A TRANSLATIONAL RESEARCH CYCLE
While observations in human cohort studies using deep phenotyping and molecular epidemiological approaches are an excellent starting point for the translational research cycle (see ), these observations need to be followed up, first by methodological validation and independent replications and second by biological validation and functional analyses. As the brain is mainly one of the central issues of interest in PTSD (besides the immune system), the capacity for doing postmortem brain investigations is of paramount importance for the biological validation and interpretation of biological findings found in other samples, such as blood. For example, most (epi)genetic studies have been conducted on blood samples, in part due to the inaccessibility of the human brain in living people and the so-far relative unavailability of postmortem brain tissue for PTSD. Although the question as to how well dysregulations identified in blood samples could reflect processes occurring within the brain remains unanswered, circadian, glucocorticoid, immune, and metabolic dysregulations have repeatedly been picked up using peripheral blood, which could potentially prove to be useful as biomarkers for disease (Baker et al., Citation2012; Daskalakis et al., Citation2016). While most gene expression and DNA methylation studies conducted in peripheral blood often report isolated findings, which lack replication, most studies consistently point to immune-related pathways (Nievergelt et al., Citation2019; Ratanatharathorn et al., Citation2017). Until recently, the only insight we had into the central nervous system came from neuroimaging studies of PTSD subjects. Imaging studies conducted in these past years have increasingly suggested that chronic stress is associated with structural differences in key regions, such as the hippocampus and the ventromedial prefrontal cortex (vmPFC). Similarly, on a functional level, several neuroimaging studies have shown altered activation patterns in the same regions as well as the amygdala and the dorsal anterior cingulate cortex (dACC; Holmes et al., Citation2018; Karl et al., Citation2006).
Figure 1. The Translational Research Cycle.
FINDINGS FROM STUDIES USING POSTMORTEM BRAIN TISSUE
Large-scale efforts that led to the establishment of the National PTSD Brain Bank (NPBB) in 2014, of which Friedman became the director, are now resulting in the first region- and cell-specific molecular studies of PTSD. Using postmortem brain tissue will be paramount in assessing the blood/brain correlations mentioned earlier and drive the discovery of novel treatment targets for PTSD. Since no new therapeutic target for PTSD has been identified in years, and effective medication is still lacking, these efforts will be crucial. The first findings from studies using postmortem brain tissue from subjects with PTSD emerged in the past few years.

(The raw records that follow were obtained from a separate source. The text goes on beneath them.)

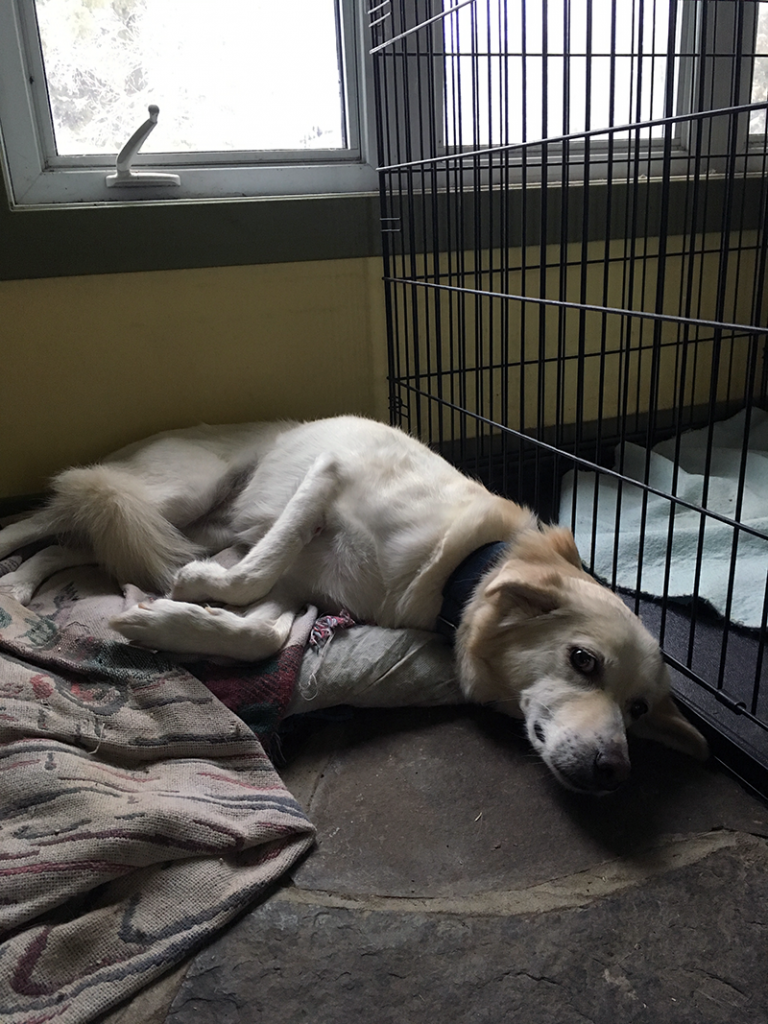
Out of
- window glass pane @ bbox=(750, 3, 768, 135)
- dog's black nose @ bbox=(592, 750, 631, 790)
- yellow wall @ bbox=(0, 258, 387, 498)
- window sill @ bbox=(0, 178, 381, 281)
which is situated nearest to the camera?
dog's black nose @ bbox=(592, 750, 631, 790)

One study published in 2015 conducted the first whole-transcriptome analysis of dorsolateral prefrontal tissue from a select number of PTSD subjects and reported gene expression changes in PTSD, such as decreased levels of the glucocorticoid-responsive gene SGK1 (Licznerski et al., Citation2015). More recently, Girgenti et al. showed altered gene expression patterns in four regions of the prefrontal cortex, highlighting distinctive transcriptomic signatures in PTSD pointing to dysregulations in inhibitory neurons (Girgenti et al., Citation2021). This study was replicated and expanded in the vmPFC (Logue et al., Citation2021). Also, using human postmortem brain prefrontal cortex tissue, this time assessing DNA methylation profiles, Logue et al. suggested that PTSD associations identified in blood could reflect associations within the brain (Logue et al., Citation2020). In another study recently published on biorxiv, Jaffe and colleagues conducted RNA-sequencing of the postmortem prefrontal cortex and amygdala regions (Jaffe et al., Citation2021). They identified differentially expressed genes between individuals with PTSD, major depressive disorder (MDD), and neurotypical controls, pointing to dysregulated neuroinflammation in both MDD and PTSD. Similarly, Chatzinakos et al. conducted single-nucleus RNA-sequencing on postmortem dorsolateral prefrontal cortex (dlPFC) tissue from subjects with PTSD and MDD and identified cell-type-specific transcriptional changes in excitatory and inhibitory neurons in both disorders (Chatzinakos et al., Citation2021). These examples show the importance of establishing high-quality postmortem tissue banks for PTSD and other mental disorders, thereby establishing a solid basis for biological validation and interpretation.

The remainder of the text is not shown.